_The tasks_.
1. Answer these questions using the Grails forum post:
(a) What reputation figure is listed for the poster?
(b) How many views does the post show?
(c) In the code, which field is matched against params.nombre inside the first if block?
2. Reproduce the stretch of the Grails forum post from "Problems with render" through "Im lost!!! THANKS!".

## start Text shown

CODEWITHSUNDEEP
jsonrestgrailsrendercriteria
natijauskas
natijauskas

Reputation: 183

Problems with render Criteria as json in Grails!Find one field in a restfull service and render it

I have this code.I want to have some rows in JSON,to find it Im trying to use criteria. I want render each case as json. Example: I want the row of my table that have Name:"pepito" .if I put params.nombre, but I want this only this row in JSON how can I do that? Im trying to do that with findbyNombre(params.nombre) but if I put some if/else with his conditions it doesnt found. Please,can somebody help me????I have to give my code for a job and Im lost!!! THANKS!

case "GET":
    def criterios=CatalogoJson.createCriteria().list() {
        if (params.nombre) {
            eq('nombre',  params.nombre)
             //  render CatalogoJson.findByNombre(params.nombre)as JSON
        }
        if(params.id) {
            eq('id',  CatalogoJson.findById(params.id))
        }
    }
    render criterios as JSON

    break

Upvotes: 1

Views: 554

Answers (1)

## end Text shown
## start Supplied records

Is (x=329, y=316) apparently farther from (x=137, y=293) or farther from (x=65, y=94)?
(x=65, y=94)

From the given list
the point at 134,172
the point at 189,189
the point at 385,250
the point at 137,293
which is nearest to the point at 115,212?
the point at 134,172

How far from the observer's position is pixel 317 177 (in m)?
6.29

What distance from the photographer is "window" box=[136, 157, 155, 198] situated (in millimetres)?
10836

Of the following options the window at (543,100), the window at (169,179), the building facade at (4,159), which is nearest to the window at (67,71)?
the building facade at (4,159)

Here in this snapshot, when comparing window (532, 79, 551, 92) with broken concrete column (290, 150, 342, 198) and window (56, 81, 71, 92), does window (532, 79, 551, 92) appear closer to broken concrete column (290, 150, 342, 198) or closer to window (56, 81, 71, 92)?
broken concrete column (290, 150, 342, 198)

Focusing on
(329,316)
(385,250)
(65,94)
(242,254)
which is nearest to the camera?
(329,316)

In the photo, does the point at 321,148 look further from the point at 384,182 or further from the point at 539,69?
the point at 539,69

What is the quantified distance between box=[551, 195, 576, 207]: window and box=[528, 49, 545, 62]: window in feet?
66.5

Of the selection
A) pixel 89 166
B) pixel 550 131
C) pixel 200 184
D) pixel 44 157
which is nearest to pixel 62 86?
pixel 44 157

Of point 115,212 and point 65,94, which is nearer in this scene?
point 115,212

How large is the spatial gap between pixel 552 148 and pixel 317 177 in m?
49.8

## end Supplied records

_Task-by-task answers_.
1.
(a) 183
(b) 554
(c) 'nombre'

2.
Problems with render Criteria as json in Grails!Find one field in a restfull service and render it

I have this code.I want to have some rows in JSON,to find it Im trying to use criteria. I want render each case as json. Example: I want the row of my table that have Name:"pepito" .if I put params.nombre, but I want this only this row in JSON how can I do that? Im trying to do that with findbyNombre(params.nombre) but if I put some if/else with his conditions it doesnt found. Please,can somebody help me????I have to give my code for a job and Im lost!!! THANKS!